▶ Source extract
-- Start --
The residence requirement of the Constitution is one that is not intermittent. The continuity is manifest in legal residence or domicile because the individual’s animus revertendi does not remove him from such place. In other words, the referent place of the animus revertendi of a person is his country of citizenship.

When Sen. Grace Poe discarded her Filipino citizenship in favor of a US citizenship, she effectively changed or lost her Philippine domicile and in lieu of it she acquired a domicile in the United States. When she returned to the Philippines in the latter part of 2004, regardless of the intent of her return, she could not have had regained her Philippine domicile because she did not reacquire Philippine citizenship until 2010. Her animus revertendi, if anything, from 2004 up to 2010, would have the United States as the referent country, the place of her legal residence as an American citizen.
-- End --
▶ Extracted information
-- Start --
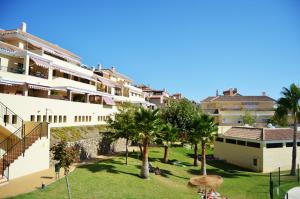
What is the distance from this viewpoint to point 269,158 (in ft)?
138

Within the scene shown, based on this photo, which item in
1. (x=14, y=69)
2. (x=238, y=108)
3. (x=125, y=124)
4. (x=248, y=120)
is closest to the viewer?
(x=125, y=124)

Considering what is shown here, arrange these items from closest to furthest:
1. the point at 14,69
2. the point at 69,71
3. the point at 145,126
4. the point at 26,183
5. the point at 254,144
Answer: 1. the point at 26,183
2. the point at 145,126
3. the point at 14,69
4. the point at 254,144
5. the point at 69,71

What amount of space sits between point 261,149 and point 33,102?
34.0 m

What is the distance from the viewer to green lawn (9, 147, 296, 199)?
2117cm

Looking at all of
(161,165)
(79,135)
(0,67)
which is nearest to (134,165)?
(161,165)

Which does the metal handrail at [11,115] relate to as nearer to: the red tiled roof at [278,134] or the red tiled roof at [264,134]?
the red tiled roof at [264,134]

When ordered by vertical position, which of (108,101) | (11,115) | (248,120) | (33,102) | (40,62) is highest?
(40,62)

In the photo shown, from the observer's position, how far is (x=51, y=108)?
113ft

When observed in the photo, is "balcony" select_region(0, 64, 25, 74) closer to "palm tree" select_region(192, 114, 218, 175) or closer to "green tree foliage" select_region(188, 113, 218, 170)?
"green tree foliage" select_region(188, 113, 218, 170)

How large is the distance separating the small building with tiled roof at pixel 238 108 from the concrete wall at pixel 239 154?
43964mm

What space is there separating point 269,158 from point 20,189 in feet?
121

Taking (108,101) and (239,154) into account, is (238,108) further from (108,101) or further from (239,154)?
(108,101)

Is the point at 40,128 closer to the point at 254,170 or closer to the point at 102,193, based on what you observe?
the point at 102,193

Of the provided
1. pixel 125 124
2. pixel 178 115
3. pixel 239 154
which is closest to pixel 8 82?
-- End --
▶ Your tasks
A. Please return the residence requirement passage between "The residence requirement" and "country of citizenship.", inclusive, word for word.
B. Write the next part of the residence requirement passage, starting after its final sentence.
The listing is separate material, apart from the residence requirement passage.

▶ Responses in order
A.
The residence requirement of the Constitution is one that is not intermittent. The continuity is manifest in legal residence or domicile because the individual’s animus revertendi does not remove him from such place. In other words, the referent place of the animus revertendi of a person is his country of citizenship.

B.
When she repatriated to the Philippines in 2010 and abandoned her American legal residence, that was the only time she would have had regained her Philippine domicile. While under the Repatriation Law Poe would regain her status as a Filipino citizen, including that of being presumed a natural-born citizen, she could not have had Philippine domicile from the time she acquired an American citizenship and until she repatriated in 2010. Thus, for purposes of the 2016 presidential election, her Philippine domicile would only begin to run again in 2010; still a long way to the 10-year residence requirement of the Constitution. Certainly, she is qualified to be elected and serve as a senator having had more than two years of Philippine domicile preceding the 2013 elections.

Poe’s situation vis-à-vis her qualification to run for president or vice president in 2016 will be a potential case of “first impression.” If she pushes through with the run, a potential disqualification suit will not be afar. Her qualification might not only be just the “first impression” case given the lack of report on whether or not her husband repatriated also. The Constitution deplores dual allegiance consequent to dual citizenship.

Nevertheless, the framers of the Constitution did not anticipate a situation that the people might elect a president married to a foreigner. The country might just have in 2016 the first woman Philippine president with an American first gentleman.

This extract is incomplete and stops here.